> Document excerpt:
((

Technology disruption, new target customer groups, emerging business opportunities and expanding portfolios will create exciting growth potential for stakeholders in the North American OEM service and maintenance contract market over the 2018-2025 period.
Increasingly complex vehicle architecture and new vehicle ownership models will pave way for innovative finance and insurance (F&I) products, such as targeted service plans for electric vehicles, prognostics, and new mobility models. Digitization will have a transformative impact in terms of streamlining purchase processes and opening up omni-channel retail solutions for F&I products. Meanwhile, opportunities for higher F&I penetration will expand, driven by increasing vehicle maintenance costs, used vehicle sales and automotive loan tenures.
The promise of solid profits, strong cash flows and steady growth rates will continue to lure private equity firms, even as a host of new stakeholders makes inroads into the service and maintenance contract market. As this happens, the ecosystem is set to evolve with administrators foreseeing forward integration with direct-to-consumer marketers, automotive consulting groups, and franchised/independent dealerships in an effort to consolidate the distribution of service contracts and boost profit margins.
Service and Maintenance Contracts to Play Critical Role in Increasing Customer Retention and Profitability
Service and maintenance contracts offer multiple strategic advantages, particularly in terms of improving customer retention, strengthening the brand image of OEMs and dealerships, and driving profitability.

))

> Source records:

((

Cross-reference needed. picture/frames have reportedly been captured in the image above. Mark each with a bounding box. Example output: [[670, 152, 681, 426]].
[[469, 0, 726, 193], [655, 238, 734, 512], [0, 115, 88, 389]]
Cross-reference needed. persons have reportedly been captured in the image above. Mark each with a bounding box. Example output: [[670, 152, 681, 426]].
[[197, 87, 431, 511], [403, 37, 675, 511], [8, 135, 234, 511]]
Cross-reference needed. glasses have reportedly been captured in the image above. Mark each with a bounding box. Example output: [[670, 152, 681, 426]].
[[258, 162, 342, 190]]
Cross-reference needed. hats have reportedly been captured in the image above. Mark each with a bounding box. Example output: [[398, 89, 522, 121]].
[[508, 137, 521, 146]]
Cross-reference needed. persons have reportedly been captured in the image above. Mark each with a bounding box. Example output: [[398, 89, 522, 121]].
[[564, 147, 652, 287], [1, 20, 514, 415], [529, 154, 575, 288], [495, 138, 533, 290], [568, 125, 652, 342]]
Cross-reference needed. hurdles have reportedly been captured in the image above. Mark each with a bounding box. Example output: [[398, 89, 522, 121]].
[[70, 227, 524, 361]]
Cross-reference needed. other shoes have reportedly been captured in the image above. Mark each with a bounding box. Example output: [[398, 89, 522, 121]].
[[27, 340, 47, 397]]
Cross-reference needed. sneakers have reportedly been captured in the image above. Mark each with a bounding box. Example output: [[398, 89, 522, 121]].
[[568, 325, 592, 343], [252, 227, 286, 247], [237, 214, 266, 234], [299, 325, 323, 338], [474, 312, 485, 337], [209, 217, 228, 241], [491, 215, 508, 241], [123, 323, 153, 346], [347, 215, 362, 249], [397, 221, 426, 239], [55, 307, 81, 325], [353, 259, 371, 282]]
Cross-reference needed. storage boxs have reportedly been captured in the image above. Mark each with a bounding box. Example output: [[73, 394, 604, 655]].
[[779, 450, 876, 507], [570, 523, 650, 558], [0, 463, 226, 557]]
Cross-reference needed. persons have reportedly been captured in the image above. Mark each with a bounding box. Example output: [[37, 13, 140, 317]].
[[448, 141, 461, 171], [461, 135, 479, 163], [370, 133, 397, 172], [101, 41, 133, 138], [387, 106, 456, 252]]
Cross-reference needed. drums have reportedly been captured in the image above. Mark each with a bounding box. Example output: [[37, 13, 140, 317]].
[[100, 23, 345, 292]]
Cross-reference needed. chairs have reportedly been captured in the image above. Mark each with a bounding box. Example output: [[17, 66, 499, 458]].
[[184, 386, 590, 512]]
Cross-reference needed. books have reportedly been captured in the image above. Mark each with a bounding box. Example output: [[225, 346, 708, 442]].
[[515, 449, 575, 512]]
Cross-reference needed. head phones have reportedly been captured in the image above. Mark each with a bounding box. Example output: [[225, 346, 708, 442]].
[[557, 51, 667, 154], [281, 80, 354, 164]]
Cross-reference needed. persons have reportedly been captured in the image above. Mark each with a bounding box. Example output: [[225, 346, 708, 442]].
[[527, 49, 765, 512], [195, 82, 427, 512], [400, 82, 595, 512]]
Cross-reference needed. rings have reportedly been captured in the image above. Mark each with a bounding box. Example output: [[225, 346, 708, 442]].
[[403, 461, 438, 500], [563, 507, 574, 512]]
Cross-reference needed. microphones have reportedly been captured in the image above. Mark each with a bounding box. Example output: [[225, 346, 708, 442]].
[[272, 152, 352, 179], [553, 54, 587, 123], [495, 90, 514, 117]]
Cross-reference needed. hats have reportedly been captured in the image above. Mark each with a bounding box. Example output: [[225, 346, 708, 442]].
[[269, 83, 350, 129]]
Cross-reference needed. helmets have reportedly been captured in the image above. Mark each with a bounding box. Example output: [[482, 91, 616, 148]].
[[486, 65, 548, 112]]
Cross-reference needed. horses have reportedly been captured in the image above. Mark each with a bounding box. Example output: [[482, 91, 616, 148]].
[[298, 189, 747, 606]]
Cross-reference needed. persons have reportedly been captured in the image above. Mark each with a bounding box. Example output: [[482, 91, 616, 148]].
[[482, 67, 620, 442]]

))

> What the task requires:
List every factor that the market overview above says will create growth potential for stakeholders in the North American OEM service and maintenance contract market.

> The solution:
- Technology disruption
- New target customer groups
- Emerging business opportunities
- Expanding portfolios